Extract provided =
In “Rex erit qui recte faciet, qui non faciet, non erit,” aside from the last syllable which of course is hidden in a falling cadence, only erit at the beginning, an unemphatic word, gets what may be called a mechanical accent. But this smoothness is natural chiefly in the trochaic meter and it occurs here because the normal penultimate accent of Latin, which stresses a long syllable next to the final, is by nature adapted to a trochaic quantitative rhythm. Obviously an iambic line can take advantage of all the qualities of the trochaic line if the poet will so adapt the first word as to secure a trochaic swing in the rest of the line. Livius was very skilful in adapting the Greek trimeter to the spirit of the Latin trochaic. He increased the caesuras—that is he freely cut the iambic foot in two—not for the sake of caesuras but in order that by cutting iambic feet he could create a trochaic rhythm which would operate easily with a penultimate accent; he permitted resolved longs in any position except the last foot, because when the penult is short the antepenult receives the accent, and a fair coincidence of accent and ictus is again secured; finally, since there was no way of avoiding a slight clash in the sixth iambic foot, he frequently tempered the fifth foot by insisting that when it contained a single word, this word must be spondaic. That is, by dwelling upon the first syllable of the fifth foot he reduced the ictus on the second.[17] The result of this exceedingly delicate modulation of the line by Livius—a modulation revealing an astonishingly keen ear—was that the dramatic senarius in Latin had a rhythm in which quantitative and accentual beats usually coincided, and this rhythm served its purpose in Latin drama quite as effectively as did the trimeter in Greek. Considering the gentleness of the accent in Latin we may surmise that Latin dramatic senarii, when thus treated, ran at least as smoothly as Browning’s blank verse despite the fact that they had to give heed to accent as well as to quantity.

In teaching the rules of the Latin senarius it is a pedagogical mistake to compare it with the Greek trimeter as Lindsay does in his brilliant book, Early Latin Verse; indeed I am persuaded that it distorts historical facts to do so. If Livius was the man who shaped this line for Latin needs, we must remember that he had reached Rome as a mere child and had as a youth grown accustomed to the swing of verse pronounced in the Saturnian and the quadratus meters and that he would not have had any occasion at Rome to learn to comprehend the amazing precision of the Menandrian trimeter. And Naevius, the Campanian soldier, must have had much the same experience. To such men the Greek trimeter could only have suggested the possibility of writing a six-foot iambic line which would carry through to the end, with the lightness of the quadratus, the opening rhythm of the Saturnian. And the rules of the first hemistich of the Saturnian must have been the determining regulations of the senarius. Those rules had all to do with the purely Latin problem of writing quantitative verse that should not overmuch offend the demands of an accentual stress. Indeed it is fair to say that if Livius had never seen a Greek trimeter but had undertaken to adapt a six-foot iambic line on suggestions taken only from the Saturnian and the quadratus, he would have arrived at precisely what he did. By failing to see this simple historical sequence we have, from Bentley to the elaborate but misleading statistics of Klotz, followed Horace in misconceiving the spirit of the very worthy Latin senarius.

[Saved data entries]
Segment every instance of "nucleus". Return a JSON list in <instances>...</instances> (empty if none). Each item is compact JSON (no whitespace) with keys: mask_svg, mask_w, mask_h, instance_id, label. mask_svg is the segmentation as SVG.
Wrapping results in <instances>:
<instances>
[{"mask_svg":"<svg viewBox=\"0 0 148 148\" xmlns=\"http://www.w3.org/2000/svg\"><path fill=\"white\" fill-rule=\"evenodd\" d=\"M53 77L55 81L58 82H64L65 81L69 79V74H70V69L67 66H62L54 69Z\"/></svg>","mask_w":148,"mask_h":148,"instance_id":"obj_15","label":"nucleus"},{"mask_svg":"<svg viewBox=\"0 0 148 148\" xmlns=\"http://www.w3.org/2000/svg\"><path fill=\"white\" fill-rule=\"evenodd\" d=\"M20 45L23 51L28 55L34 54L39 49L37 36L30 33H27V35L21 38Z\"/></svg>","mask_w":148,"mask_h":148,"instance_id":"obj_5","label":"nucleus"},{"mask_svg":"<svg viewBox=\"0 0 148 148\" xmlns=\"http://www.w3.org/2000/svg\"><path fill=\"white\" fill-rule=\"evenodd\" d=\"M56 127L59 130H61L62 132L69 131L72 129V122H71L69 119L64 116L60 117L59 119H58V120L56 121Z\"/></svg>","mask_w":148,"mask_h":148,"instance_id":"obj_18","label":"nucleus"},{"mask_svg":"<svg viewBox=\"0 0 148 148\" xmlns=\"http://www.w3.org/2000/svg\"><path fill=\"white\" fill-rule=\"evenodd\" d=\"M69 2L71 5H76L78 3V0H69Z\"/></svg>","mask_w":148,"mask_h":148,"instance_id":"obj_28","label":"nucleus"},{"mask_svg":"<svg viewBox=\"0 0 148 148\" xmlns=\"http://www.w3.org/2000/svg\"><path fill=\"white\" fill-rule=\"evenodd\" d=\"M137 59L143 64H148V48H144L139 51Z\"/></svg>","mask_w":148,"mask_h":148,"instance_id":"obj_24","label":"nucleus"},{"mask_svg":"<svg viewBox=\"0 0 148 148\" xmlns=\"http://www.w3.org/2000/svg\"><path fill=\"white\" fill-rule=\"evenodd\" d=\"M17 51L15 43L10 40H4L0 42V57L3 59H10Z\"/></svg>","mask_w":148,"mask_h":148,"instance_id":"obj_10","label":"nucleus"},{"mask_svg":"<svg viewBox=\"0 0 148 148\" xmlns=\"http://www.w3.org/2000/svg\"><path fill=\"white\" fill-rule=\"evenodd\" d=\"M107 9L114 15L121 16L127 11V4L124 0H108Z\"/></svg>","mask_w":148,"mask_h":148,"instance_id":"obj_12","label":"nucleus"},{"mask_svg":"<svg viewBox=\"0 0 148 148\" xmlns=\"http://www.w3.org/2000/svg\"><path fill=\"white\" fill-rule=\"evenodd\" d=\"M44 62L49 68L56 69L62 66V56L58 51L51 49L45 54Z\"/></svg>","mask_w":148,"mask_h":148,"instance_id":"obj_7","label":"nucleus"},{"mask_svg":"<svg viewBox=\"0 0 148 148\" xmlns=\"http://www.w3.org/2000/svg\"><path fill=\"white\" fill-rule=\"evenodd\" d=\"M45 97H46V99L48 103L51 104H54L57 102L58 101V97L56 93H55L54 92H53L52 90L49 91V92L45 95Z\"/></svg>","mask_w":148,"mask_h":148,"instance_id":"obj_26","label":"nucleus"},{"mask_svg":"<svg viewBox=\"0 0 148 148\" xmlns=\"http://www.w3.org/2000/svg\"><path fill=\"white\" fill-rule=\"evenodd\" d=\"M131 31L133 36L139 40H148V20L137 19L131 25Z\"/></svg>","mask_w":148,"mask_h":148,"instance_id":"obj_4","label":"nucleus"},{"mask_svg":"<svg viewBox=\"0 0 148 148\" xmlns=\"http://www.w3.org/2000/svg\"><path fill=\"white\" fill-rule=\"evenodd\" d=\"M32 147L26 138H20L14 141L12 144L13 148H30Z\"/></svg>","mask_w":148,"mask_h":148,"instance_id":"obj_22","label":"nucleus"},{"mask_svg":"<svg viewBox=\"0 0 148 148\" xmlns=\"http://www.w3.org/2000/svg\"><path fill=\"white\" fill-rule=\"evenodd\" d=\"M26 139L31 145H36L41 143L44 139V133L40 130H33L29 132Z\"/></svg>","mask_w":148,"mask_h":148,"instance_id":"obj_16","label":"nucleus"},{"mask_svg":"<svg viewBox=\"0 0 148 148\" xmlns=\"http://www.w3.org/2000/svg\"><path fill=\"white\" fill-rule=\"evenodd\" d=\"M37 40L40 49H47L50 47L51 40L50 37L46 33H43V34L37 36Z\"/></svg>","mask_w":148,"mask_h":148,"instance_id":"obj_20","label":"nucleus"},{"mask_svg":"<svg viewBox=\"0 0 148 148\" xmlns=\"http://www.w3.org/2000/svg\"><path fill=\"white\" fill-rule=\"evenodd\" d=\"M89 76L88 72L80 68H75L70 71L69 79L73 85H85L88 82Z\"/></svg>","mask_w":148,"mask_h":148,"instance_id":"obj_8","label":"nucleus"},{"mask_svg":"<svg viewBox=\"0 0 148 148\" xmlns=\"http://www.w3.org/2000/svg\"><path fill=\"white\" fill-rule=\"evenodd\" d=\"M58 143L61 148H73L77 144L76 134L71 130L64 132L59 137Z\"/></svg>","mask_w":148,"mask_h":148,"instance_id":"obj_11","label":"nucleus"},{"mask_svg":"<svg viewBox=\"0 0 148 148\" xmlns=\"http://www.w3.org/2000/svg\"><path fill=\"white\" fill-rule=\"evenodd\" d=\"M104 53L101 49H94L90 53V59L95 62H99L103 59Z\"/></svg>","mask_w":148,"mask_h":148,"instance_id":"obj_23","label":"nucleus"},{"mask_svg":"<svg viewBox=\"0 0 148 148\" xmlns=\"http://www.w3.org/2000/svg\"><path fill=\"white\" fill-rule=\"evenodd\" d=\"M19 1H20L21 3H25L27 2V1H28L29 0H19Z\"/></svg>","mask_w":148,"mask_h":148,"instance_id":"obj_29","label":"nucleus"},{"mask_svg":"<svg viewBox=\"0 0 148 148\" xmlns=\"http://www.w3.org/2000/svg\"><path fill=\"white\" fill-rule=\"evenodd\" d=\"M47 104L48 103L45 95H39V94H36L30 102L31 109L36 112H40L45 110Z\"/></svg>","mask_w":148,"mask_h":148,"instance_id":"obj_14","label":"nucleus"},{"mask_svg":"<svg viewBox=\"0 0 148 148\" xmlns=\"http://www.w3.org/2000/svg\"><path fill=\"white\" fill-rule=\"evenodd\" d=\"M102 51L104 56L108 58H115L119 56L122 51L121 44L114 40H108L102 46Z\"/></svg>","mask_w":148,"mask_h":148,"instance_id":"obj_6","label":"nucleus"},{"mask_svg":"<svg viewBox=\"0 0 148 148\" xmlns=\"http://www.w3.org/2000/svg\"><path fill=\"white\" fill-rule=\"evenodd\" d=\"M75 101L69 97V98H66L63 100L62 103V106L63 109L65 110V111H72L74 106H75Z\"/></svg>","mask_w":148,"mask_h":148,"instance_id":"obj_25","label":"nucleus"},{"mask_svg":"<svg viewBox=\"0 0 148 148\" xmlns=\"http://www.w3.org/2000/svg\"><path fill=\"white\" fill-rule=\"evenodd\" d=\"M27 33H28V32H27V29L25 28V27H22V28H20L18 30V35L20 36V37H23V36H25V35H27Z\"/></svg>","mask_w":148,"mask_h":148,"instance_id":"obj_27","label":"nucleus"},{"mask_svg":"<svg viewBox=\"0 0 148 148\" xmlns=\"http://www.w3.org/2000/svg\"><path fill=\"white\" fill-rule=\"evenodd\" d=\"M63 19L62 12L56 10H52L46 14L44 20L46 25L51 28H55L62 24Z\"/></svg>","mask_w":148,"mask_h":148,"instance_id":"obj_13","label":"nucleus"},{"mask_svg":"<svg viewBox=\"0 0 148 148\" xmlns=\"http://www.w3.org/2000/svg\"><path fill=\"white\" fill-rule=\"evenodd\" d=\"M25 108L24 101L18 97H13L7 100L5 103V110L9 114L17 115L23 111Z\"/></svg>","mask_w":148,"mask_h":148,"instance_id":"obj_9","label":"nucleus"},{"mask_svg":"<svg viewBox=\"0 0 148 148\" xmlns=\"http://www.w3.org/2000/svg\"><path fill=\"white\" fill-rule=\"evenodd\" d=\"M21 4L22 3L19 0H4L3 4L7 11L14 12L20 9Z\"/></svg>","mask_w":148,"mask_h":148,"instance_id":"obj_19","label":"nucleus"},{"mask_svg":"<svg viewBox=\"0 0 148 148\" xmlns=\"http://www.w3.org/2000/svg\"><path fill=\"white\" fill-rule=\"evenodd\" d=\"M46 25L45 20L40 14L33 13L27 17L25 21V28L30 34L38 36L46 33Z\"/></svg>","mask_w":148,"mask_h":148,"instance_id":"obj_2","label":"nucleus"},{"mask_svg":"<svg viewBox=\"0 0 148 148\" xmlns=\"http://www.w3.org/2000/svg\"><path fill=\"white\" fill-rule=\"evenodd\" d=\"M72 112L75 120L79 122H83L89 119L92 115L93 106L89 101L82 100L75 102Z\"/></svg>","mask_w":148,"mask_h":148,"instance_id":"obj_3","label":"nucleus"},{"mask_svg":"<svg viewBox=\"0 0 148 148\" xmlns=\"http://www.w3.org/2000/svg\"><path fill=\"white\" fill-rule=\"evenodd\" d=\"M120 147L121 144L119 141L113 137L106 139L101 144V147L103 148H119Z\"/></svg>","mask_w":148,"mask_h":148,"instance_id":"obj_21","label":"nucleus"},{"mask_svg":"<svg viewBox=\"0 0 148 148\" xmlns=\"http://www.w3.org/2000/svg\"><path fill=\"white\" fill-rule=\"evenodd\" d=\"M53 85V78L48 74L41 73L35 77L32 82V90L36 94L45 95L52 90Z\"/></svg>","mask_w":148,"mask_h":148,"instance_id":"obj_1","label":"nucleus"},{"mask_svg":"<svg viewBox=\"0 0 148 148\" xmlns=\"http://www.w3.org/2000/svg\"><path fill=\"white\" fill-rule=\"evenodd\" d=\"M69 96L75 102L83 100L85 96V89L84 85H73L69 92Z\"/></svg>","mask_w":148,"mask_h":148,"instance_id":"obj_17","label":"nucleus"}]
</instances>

Goal = Pick up the passage on the Latin senarius after its final sentence and continue it in the same voice.

Output for this exercise =
But there was more for the early dramatists to do than to shape a line suitable for dialogue, for Greek drama had taught these poets that a great variety of meters must be used to give the mood and tempo of emotional scenes. The Roman writers of tragedy did not attempt to reproduce the intricate polymetric and antistrophic Greek songs. However, they adopted several very effective meters (perhaps also creating some) which they used for massed effects, such rhythms as the cretic, bacchiac, anapaestic, glyconic, and the longer iambic and trochaic lines, not to mention various rarer forms. In a fragment of Ennius quoted by Cicero, Andromache in distress runs from senarii through a passage of pleading cretics:

(Quid petam praesidi aut exequar quove nunc etc.)

then through excited narration in excellent alliterative septenarii:

(Fana flamma deflagrata tosti alti stant parietes)

into turgid and wild anapaests:

(Priamo vi vitam evitari etc.).

And Cassandra’s mad scene runs similarly from septenarii through dactylic tetrameters, trochaic octonarii, and anapaests into iambic octonarii. The tone of such cretics has been caught fairly well in Tennyson’s The Oak,

All his leaves, fall’n at length,

while the bacchiac rhythm is, if pronounced with care, conveyed by Arnold’s

Ye storm-winds, of autumn

These brief experiments on the part of English poets, which show an observance of word-stress and also of quantity, will indicate the nature of the difficult task which Latin poetry had to face in taking over meters native to the Greek language, except that the Latin poet, conversely, must place his verse ictus on a long syllable and secondarily, if possible, observe the word stress as well. That was a difficulty with which classical Greek did not have to contend, since its word accent was musical and could easily be slighted. German and English poetry—except in learned experiments—has refused to face the double task, a task which has fortunately never been compulsory.

If we keep these facts in mind I think we may be willing to concede that the Latin poets of the early time may have called in the extended aid of the flute and of melody partly in order to obscure the occasionally inevitable conflict between the word accent and verse ictus. The point can be illustrated by a simple example. In Tennyson’s song “Blow, bugle, blow,” the line

And the wild cataract leaps in glory,

which falls unrhythmically in the midst of an iambic system, hides its confusion when sung in regular three-fourths time. The flute or violin, unlike any of the percussion instruments, does not convey a stressing tone, it measures notes and carries a quantitative rhythm readily, thereby obscuring any word accents that fall irregularly.

It is my belief that when the drama came into Rome and found the language just at the point where the quantitative principle was having its conflict for dominance with the accentual factor, a moment when the task of shaping adequate rhythms for new forms would be very difficult, it did the natural thing, accepted quantity as dominant, attempted at the same time to observe the word stress, and then hid occasional discrepancies by using song and recitative freely. And this, it seems to me, is one of the reasons why Roman tragedy was the more willing to go in the direction of modern opera.

If a recent theory concerning French verse be true, we may find there an instructive parallel. It has been suggested that when medieval Latin verse floundered between quantity and accent, early French verse, unable to find usable quantitative distinctions and hampered by a monotonous word accent, hesitated for a dominant principle, and allowed the singing line with its counted notes to assume control. Whether or not this is the reason, at any rate the French lyric emerged with its isosyllabic lines and fluid ictus, and in so far provides a partial parallel to what happened in Latin verse.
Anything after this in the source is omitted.